YOUR TASK. A complete answer includes every line below with the word "site".

RAW DATA.
§ §

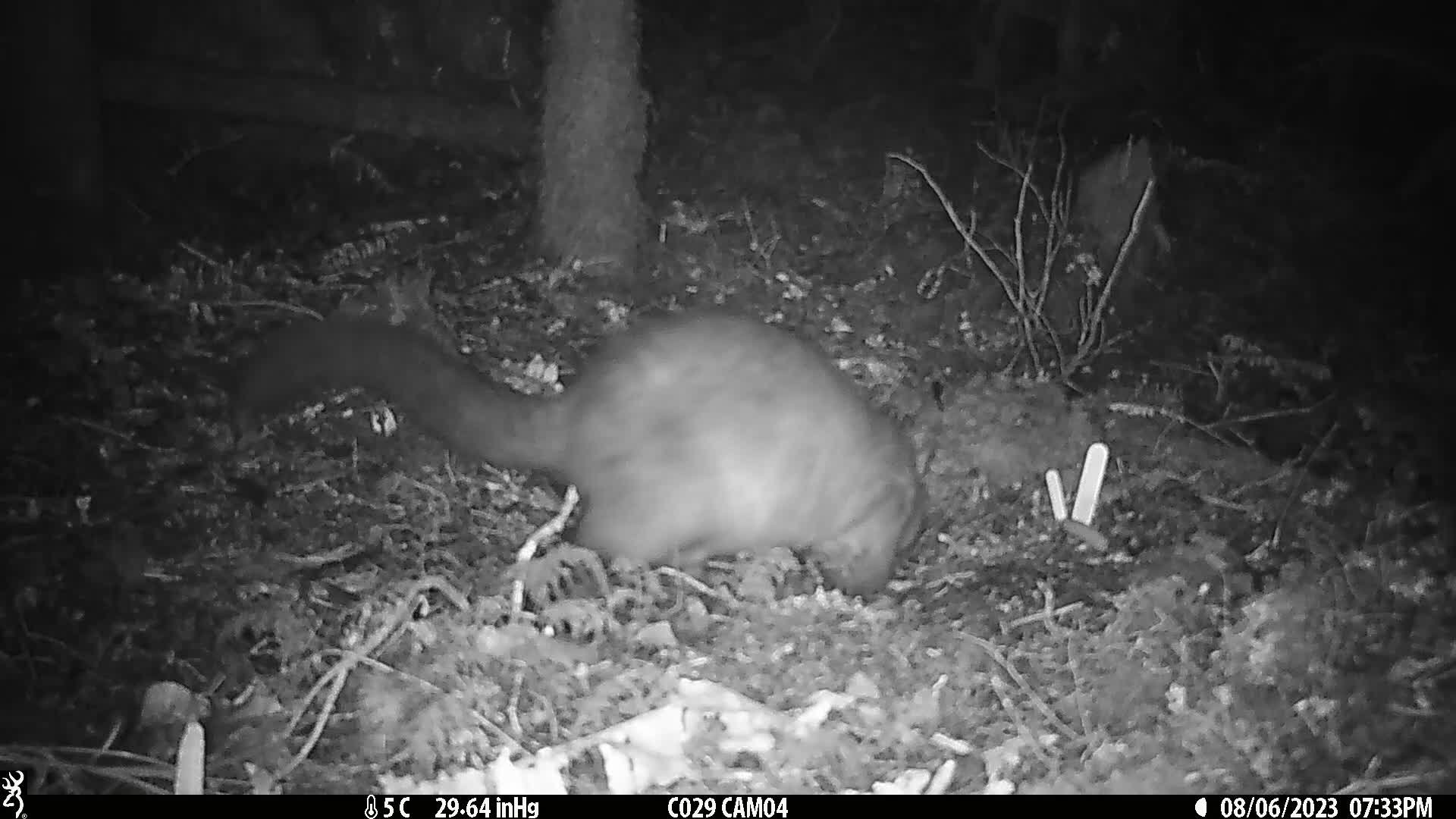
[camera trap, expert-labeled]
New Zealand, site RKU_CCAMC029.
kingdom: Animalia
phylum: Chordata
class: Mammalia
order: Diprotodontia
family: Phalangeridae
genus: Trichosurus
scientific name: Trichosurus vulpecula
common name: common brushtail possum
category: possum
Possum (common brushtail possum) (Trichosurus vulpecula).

§ §

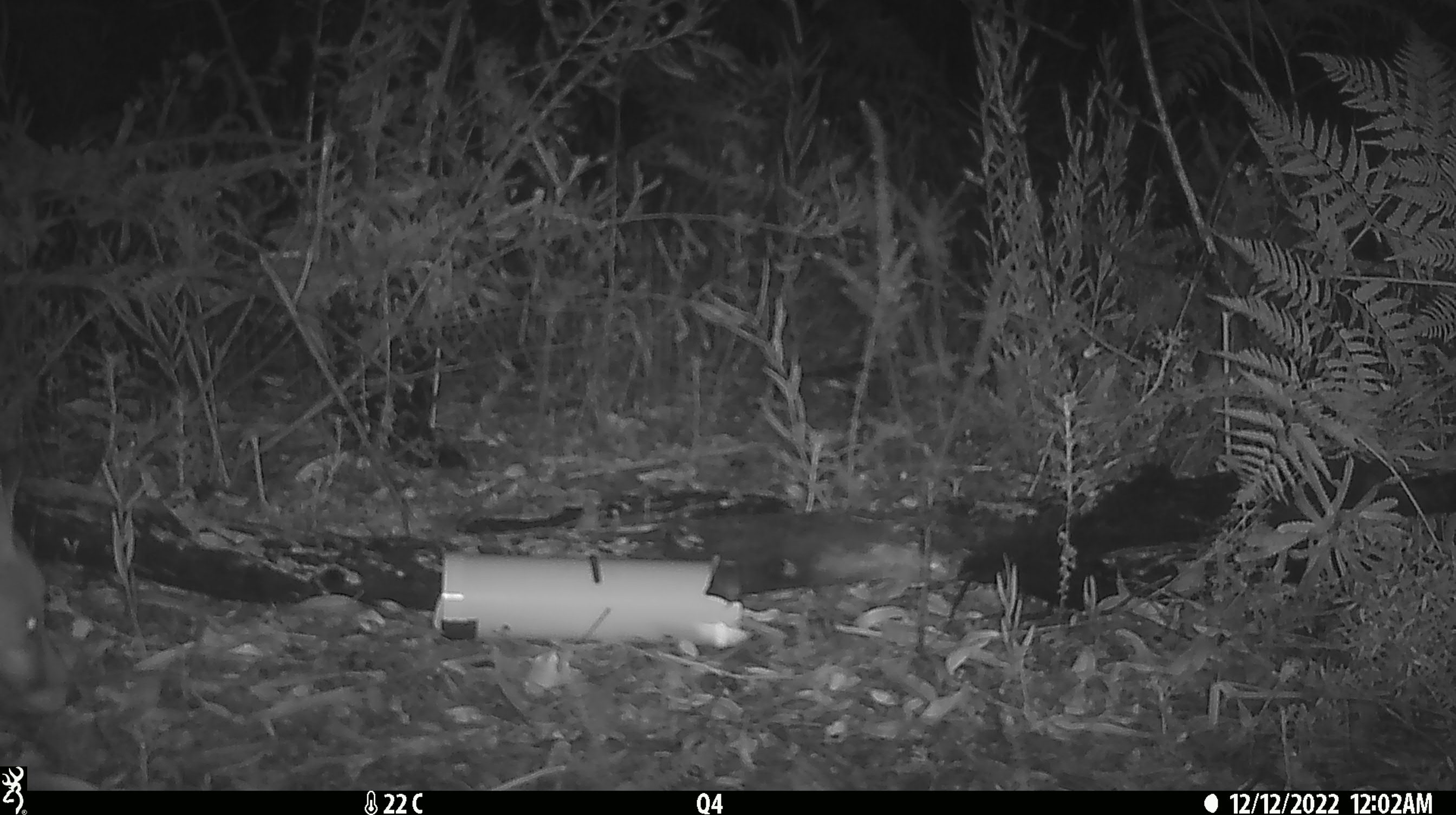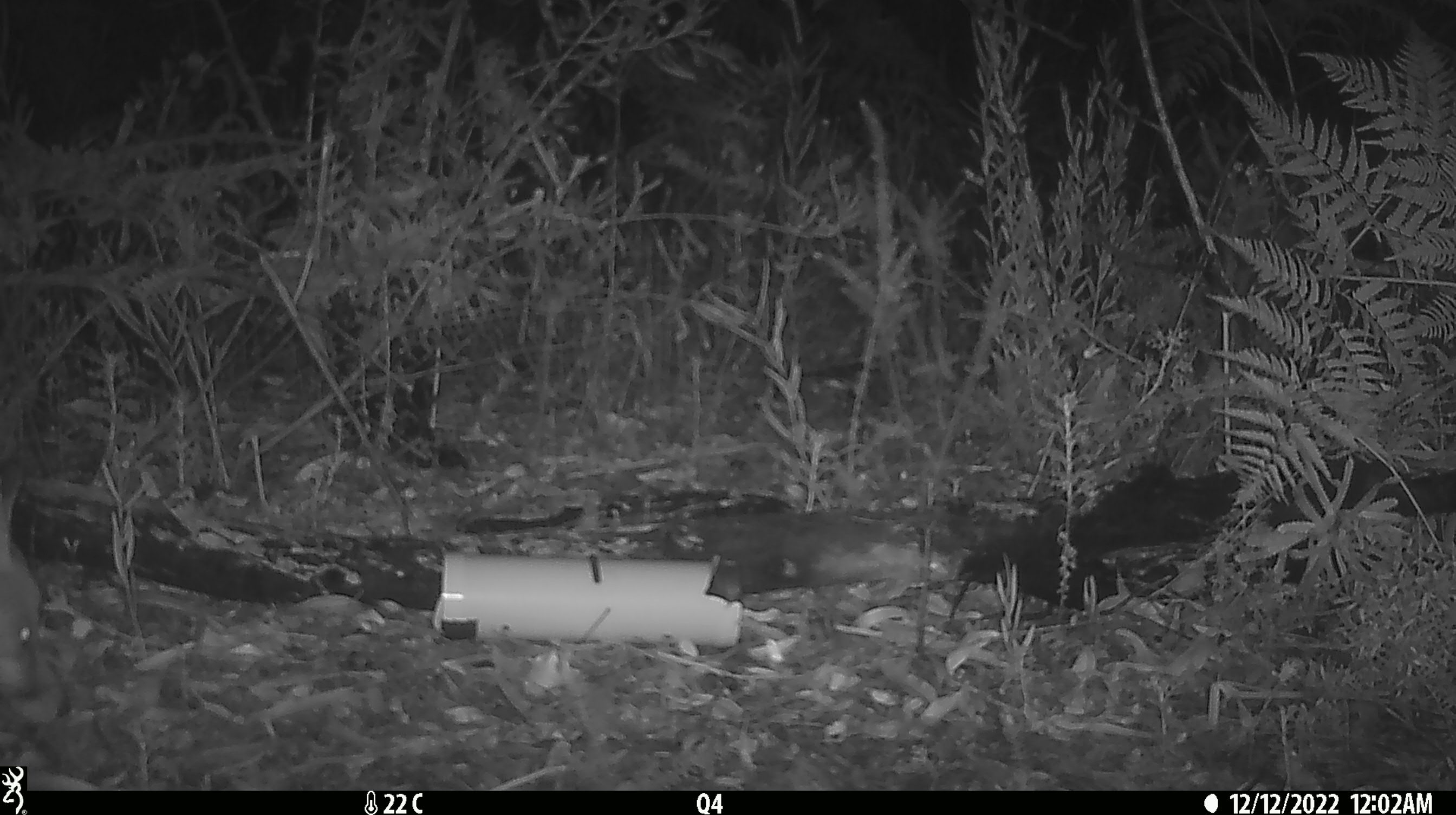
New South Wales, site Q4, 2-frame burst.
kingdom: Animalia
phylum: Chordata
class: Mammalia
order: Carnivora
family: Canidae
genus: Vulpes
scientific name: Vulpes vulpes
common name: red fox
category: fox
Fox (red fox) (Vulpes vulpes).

§ §

RESULT.
New Zealand, site RKU_CCAMC029.
New South Wales, site Q4, 2-frame burst.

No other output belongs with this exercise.